Discuss amongst yourselves…

So, after Sarah told me last night that most everyone begins their blog like I did (everyone except her, that is), I decided that I might describe some of the things I’m thinking about.  Here goes:

1)  The seeking heart.  No one told me that a life lived for Jesus was so difficult.  And I’m not even talking about persecution, living in a third world country, or enduring a life-threatening disease.  None of those things affect me directly.  Then kind of hardship I’m talking about is the day-in and day-out decisions that affect the future–especially eternity.  And in that, making sense of all the other things that are apart of life (like persecution, living in a third world country–you get the picture).

2)  The End Times.  I’m not an eschatology buff.  Some people are, and that’s okay.  I feel a divine calling to be informed about what the Bible says will happen at the end of the age.  Jesus is coming, and I want myself and others to be prepared.  Or at least informed.

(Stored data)

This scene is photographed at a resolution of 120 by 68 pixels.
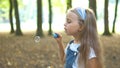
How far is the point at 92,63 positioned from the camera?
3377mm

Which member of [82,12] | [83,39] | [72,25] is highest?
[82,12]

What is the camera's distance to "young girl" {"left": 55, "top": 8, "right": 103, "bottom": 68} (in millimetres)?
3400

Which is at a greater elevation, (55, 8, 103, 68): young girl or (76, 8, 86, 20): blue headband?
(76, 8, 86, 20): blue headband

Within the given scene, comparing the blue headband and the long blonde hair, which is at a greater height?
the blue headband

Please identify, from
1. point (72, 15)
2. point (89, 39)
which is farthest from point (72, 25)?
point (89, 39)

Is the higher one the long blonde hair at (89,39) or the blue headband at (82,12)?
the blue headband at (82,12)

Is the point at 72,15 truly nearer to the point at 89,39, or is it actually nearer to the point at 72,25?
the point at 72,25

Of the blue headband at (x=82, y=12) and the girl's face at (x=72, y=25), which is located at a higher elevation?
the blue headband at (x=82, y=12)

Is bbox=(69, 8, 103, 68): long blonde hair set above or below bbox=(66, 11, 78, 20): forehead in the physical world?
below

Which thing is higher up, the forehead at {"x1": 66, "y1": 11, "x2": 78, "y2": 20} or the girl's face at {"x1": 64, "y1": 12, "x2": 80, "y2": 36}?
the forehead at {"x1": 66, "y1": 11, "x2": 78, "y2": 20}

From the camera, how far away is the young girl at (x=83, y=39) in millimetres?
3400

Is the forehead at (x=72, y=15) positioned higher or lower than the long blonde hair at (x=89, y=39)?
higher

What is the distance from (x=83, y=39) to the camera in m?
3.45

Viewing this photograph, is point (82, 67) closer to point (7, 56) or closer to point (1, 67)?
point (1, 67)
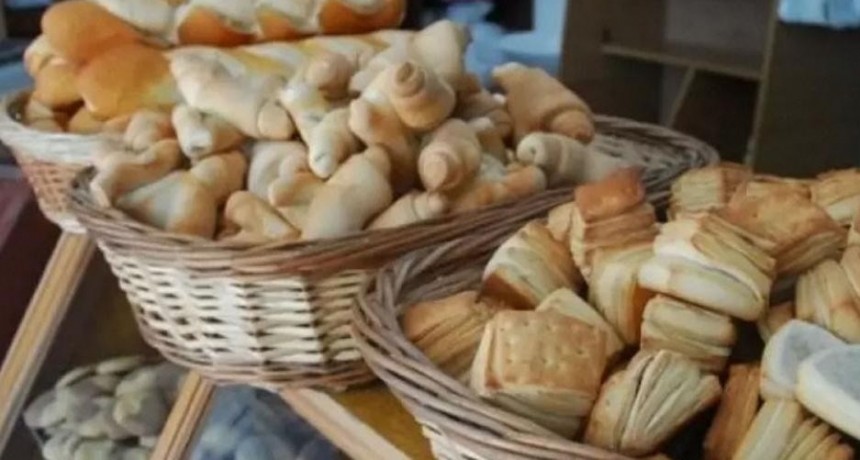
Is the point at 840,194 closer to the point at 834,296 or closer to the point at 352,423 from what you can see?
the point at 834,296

* * *

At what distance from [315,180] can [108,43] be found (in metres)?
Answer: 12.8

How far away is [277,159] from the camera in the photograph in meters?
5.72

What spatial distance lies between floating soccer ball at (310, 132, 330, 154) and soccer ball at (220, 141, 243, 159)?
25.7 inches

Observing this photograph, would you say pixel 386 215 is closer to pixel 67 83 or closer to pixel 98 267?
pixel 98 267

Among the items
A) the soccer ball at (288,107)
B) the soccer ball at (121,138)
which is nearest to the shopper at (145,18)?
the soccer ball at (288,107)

» Activity list:
1. In the blog post, who told the writer that most everyone begins their blog the way the writer did?
2. Reproduce the blog post, starting with "Discuss amongst yourselves…" and going on through "get the picture).".
3. Do these statements agree with the blog post? (a) The writer describes themselves as an eschatology buff. (b) The writer feels called to be informed about what the Bible says will happen at the end of the age. (c) Persecution directly affects the writer. Answer yes or no for each, quoting the words that decide it.
These lines are material apart from the blog post.

» Results of the tasks:
1. Sarah

2.
Discuss amongst yourselves…

So, after Sarah told me last night that most everyone begins their blog like I did (everyone except her, that is), I decided that I might describe some of the things I’m thinking about.  Here goes:

1)  The seeking heart.  No one told me that a life lived for Jesus was so difficult.  And I’m not even talking about persecution, living in a third world country, or enduring a life-threatening disease.  None of those things affect me directly.  Then kind of hardship I’m talking about is the day-in and day-out decisions that affect the future–especially eternity.  And in that, making sense of all the other things that are apart of life (like persecution, living in a third world country–you get the picture).

3.
(a) No: "I’m not an eschatology buff."
(b) Yes: "I feel a divine calling to be informed about what the Bible says will happen at the end of the age."
(c) No: "None of those things affect me directly."